Cometi o crimideia de pensar em “golpe”. É, golpe. Ou gópi, como dizia alguém durante o impeachment de Dilma Rousseff. Golpe de Estado, para ser mais específico. Também conhecido como revolução, usurpação do poder ou ruptura. Calma! Não é desejo nem nada. Longe de mim! Confesso, porém, ter pensado no assunto – o que para certas autoridades é um crime. Em minhas reflexões, analiso cenários que vão do catastrófico ao bom. Ou no mínimo aceitável. E, pândego que sou, imagino o golpe sobretudo em suas formas mais bizarras e nonsense.
Não consigo evitar. E não é por falta de tentativas, Alexandre. À noite, antes de dormir, tento ler romances policiais bobinhos e poesia de românticos tuberculosos. Não adianta. Antes de pegar no sono, me esqueço das tramas detetivescas e as rimas ricas dão lugar ao ritmo das marchas militares. É, sei que nem todo golpe é militar. Aliás, ouvi dizer que tem golpe que se dá ao som quase inaudível das canetas sobre o papel ou do farfalhar das togas negras contra os pilares de mármore de palácios que não conheço.

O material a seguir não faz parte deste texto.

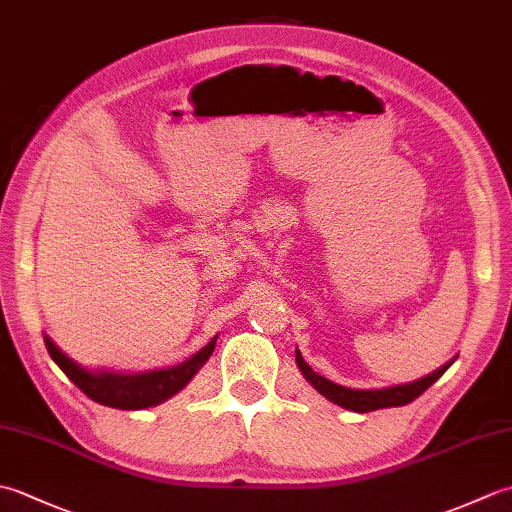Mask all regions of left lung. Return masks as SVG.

Mas meu imaginário parece estar contaminado demais. Daí o metrônomo verde-oliva das botinas contra o asfalto. A boa notícia, acho, é que em minhas fantasias não há caos nem carnificina. Para ser sincero, até mesmo o estampido das botinas soa baixinho, abafado por um silêncio pesado. Como se todo mundo estivesse muito calado. Muito pensativo. Muito concentrado entre o “eu avisei!”, o “eu sabia!” e o “e agora?!”.
Testemunha ocular da história
Em minhas fantasias de golpe, não sou nem herói nem vilão. Estou mais para “testemunha ocular da história”, para usar um chavão em desuso. E aproveito para perguntar: um clichê deixa de ser clichê depois de algum tempo em desuso?

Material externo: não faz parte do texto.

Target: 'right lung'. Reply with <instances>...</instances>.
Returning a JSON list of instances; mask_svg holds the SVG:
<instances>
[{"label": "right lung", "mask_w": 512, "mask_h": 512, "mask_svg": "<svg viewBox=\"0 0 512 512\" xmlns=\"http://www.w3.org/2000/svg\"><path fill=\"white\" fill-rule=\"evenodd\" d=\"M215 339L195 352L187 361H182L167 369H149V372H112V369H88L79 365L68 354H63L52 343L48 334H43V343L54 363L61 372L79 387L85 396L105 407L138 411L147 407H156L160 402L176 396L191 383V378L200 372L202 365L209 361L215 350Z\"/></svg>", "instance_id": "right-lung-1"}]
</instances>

Munido apenas de coragem e vontade de imaginar o golpe, saio para apreciar o entorno inventado. Os mendigos, digo, vossas senhorias os moradores de rua continuam se enfileirando para tomar o café das freiras. A dona da mercearia insiste em abrir. O taxista ignora a manchete histórica e acompanha a provável escalação do time para o jogo de domingo. Por falar nisso, o Coxa perdeu mais uma.
Dentro de casa também tudo continua igual. Alheia à política, nesse meu golpe imaginado a Catota brinca com uma bolinha feita com papel-alumínio. E a vida doméstica segue seu curso natural, com as demandas de sempre e... Eu tirei o lixo ontem, amor. Hoje é seu dia. É, eu sei que a louça já está transbordando na pia. Me dá só mais um minuto que estou terminando meu texto pra Gazeta. Já vai sair? Até depois. Te amo.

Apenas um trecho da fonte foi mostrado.